‘Answer the question,’ Boyd said.
‘What question might that be?’ Conor sighed loudly. ‘Yes, I can write, and I can read too. Happy?’
‘No, I’m not.’ Lottie took the page and slipped it back into the folder. ‘And your smart mouth is not endearing you to me at all.’
‘Tough shit.’
‘This is a photocopy of a coin found in the envelope with the note.’ She showed him an image of the round piece of metal. She held back on talking about the coins found with the bodies. No point in showing her hand too early.
‘Never saw it before.’
‘I think you did. You refused to talk last time, but you can tell the truth about this crime.’
‘Would you ever fuck off?’ His face flared red, and his knuckles, crunched into fists, were white. He stood up. ‘I’m leaving. And don’t think you can frame me for whatever this is about. I won’t stand for it a second time.’

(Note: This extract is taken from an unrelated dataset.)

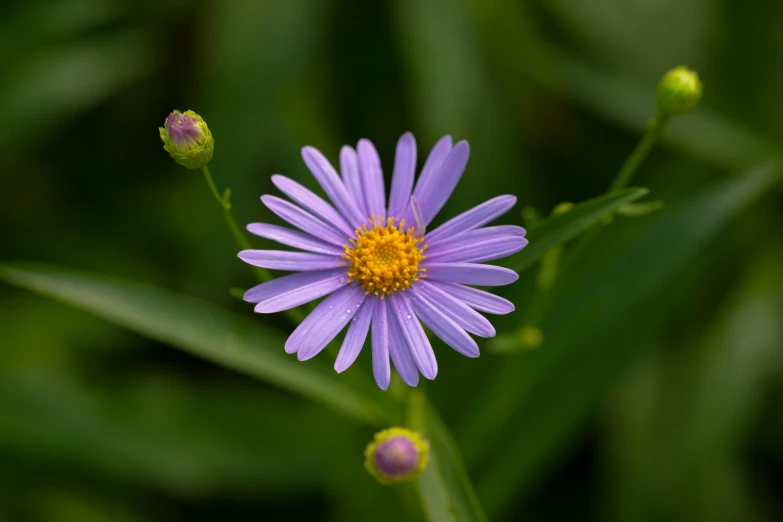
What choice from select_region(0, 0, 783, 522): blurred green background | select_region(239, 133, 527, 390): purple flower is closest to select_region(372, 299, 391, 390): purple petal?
select_region(239, 133, 527, 390): purple flower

The door swung closed behind him.
Lottie said, ‘Interesting young man, don’t you think?’
Boyd said, ‘Did you notice he never once asked how she died.’
‘Maybe he already knew.’
‘Like he’d heard about it?’
‘No, like he did it.’
The cathedral bells rang out the hour as Conor walked past the wrought-iron gates. He didn’t even bother to check how many chimes. Time was his enemy. Time had betrayed him and continued to do so. He’d learned that in a cell with the shouts and roars of the other inmates for company. A plump black crow perched on a railing ahead of him. He picked up a drink can from the path and toyed with the idea of hurling it at the bird. As he came closer, he noticed that the crow’s beak was thick and hard. The eyes black. He paused and stared. The bird did not move. Which of us has the darker soul? he wondered. Then he laughed. Birds had no souls.
He dropped the can and kicked it down the footpath in front of him. He kept on kicking it until it ended up in a muddy drain. Then he thumped his fist into a car door. His probation officer would be pissed off to learn he’d been questioned by the guards. Well, tough shit.
He needed a pint. Hadn’t he promised Tony he’d buy him a drink after work? He didn’t fancy going into Cafferty’s. All the guards drank there. He took out his phone and found his hands were shaking. Goddam you, Parker.
He texted Tony. Told him he’d meet him in Fallon’s pub.
No reply.
He’d have one pint anyway, then go home to see what his mother had got up to during the day. And then he remembered he’d put on a wash that morning. The clothes had probably been in the machine all day. They’d be rank. He’d have to wash them again. After he’d had his pint.
TWENTY-FIVE
‘Rosie, Rosie, you were always the sly one. You and that husband of yours. Shot himself, I heard. Got fed up with the lies, did he? Or had he had enough of your frosty face?’
Rose was seated at the table, clutching her hands together. Her skin felt like a thousand spiders had taken over and were spinning a multitude of webs. She unclenched her hands and flattened the palms on her knees.
The woman in front of her had eyes steeped in the depths of evil. Rose was no psychiatrist, but she knew that look. From true-life dramas on television. Interviews with serial killers. That look. That deep black nothingness.
‘Answer me.’
Bernie was lounging against the kitchen wall, her dirty coat flung across the back of a chair. Her legs were thin, clad in dark jeans, and her black sweater was stained. Her skin was pale, but her nose and cheeks were flushed, and tufts of wild red hair sprouted around her ears. She looked like a circus clown who had run away before the make-up artist had completed the job.
‘What do you want?’ Rose thought her voice sounded like someone else’s. Was that what stark fear did to you? she wondered.
‘I wanted to see you. To see what type of person steals another woman’s baby.’